Master Mindset to Manage Stress

Stress taxes the mind, body, and spirit. It can rob us of our productivity and joy.

What is it that stresses you the most in your day to day work and ministry?

  • Overload – too much to do in the time allotted?
  • Frequent interruptions when you’re trying to prepare a sermon?
  • Negative comments from a dissatisfied parishioner?
  • Difficulty moving forward with an agenda because someone invariably has an objection?

Step one in reducing or managing your stress? Master your mindset!

Mindset is the collection of thoughts you regularly think. It is your view of things. Mindset matters in stress management. Use this process:

  1. Identify the event that stresses you most and write down the thoughts you typically think when this event occurs. (Just write down your raw, automatic thoughts.)
     

  2. Examine these thoughts by asking, “Are they true, realistic, helpful? What would be a more accurate, realistic, hopeful appraisal of the situation?”
     

  3. Write out the most hopeful, accurate, and helpful appraisal of the situation. Examples:


    “I can’t stand it any longer” may lead to feelings of extreme frustration or hopelessness. Simply changing the thought to “This situation is very difficult to manage” is not only more accurate, it is also more hopeful. The result is a decrease in frustration and fewer stress hormones.

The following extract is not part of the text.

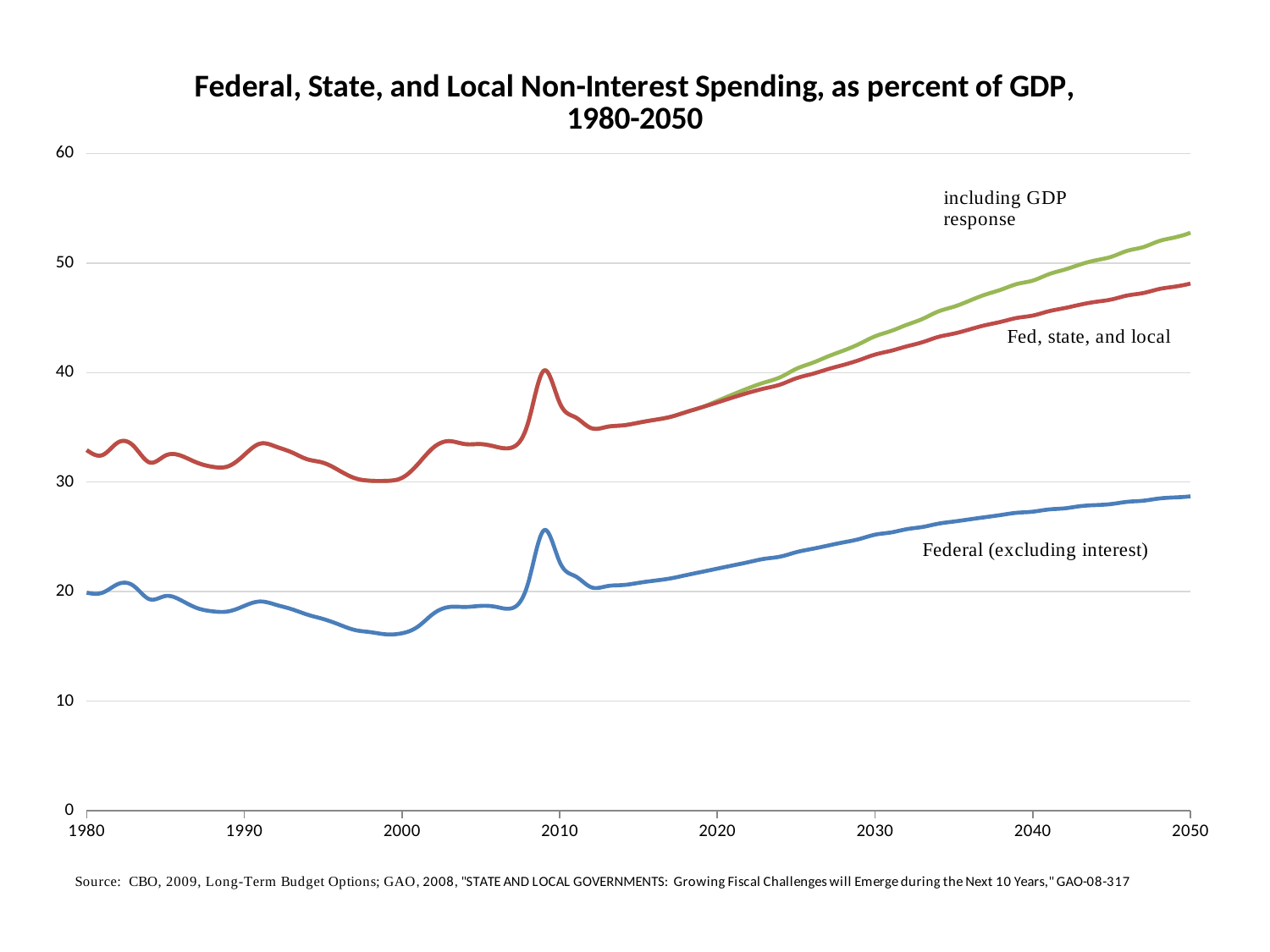
Is the value for Federal (excluding interest) in 2000 greater or less than 20? less Is the value for including GDP response in 2050 greater or less than 50? greater Is the value for Fed, state, and local in 2050 greater or less than 50? less What is the title of the chart? Federal, State, and Local Non-Interest Spending, as percent of GDP, 1980-2050 Does the Federal (excluding interest) series rise or fall between 2020 and 2050? rise Which series is drawn in green? including GDP response What kind of chart is shown on the slide? line chart In 2050, which series is higher: including GDP response or Fed, state, and local? including GDP response Which series is lowest across the whole period shown? Federal (excluding interest) How many data series are plotted on the chart? 3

    Thinking “people don’t want to grow” will likely lead to irritation, frustration, and impatience. Simply changing this to “people are having difficulty envisioning and embracing growth and change” reduces frustration and hopelessness and leads to more creative thinking about the problem.

  4. Place this somewhere where you can remind yourself to reset your mindset when necessary.
     

  5. Repeat this process as many times as necessary for situations that stress you out.

Negative self-talk leads to feelings of frustration, overwhelm, discouragement, anger, or hopelessness. The brain responds to these negative emotions by signaling the body to release stress hormones. When this occurs on a routine basis, it can lead to burnout.

Developing a mindset based in hopefulness and realism leads naturally to problem solving. It also promotes a sense of mastery and confidence. The emotional response becomes increasingly calm.

This isn’t to say you will no longer get upset or stressed sometimes. Your ministry role entails occasional difficult encounters with people and challenges in leading people toward goals.

However, you can develop a mindset that helps you reach your goals in the midst of the stress.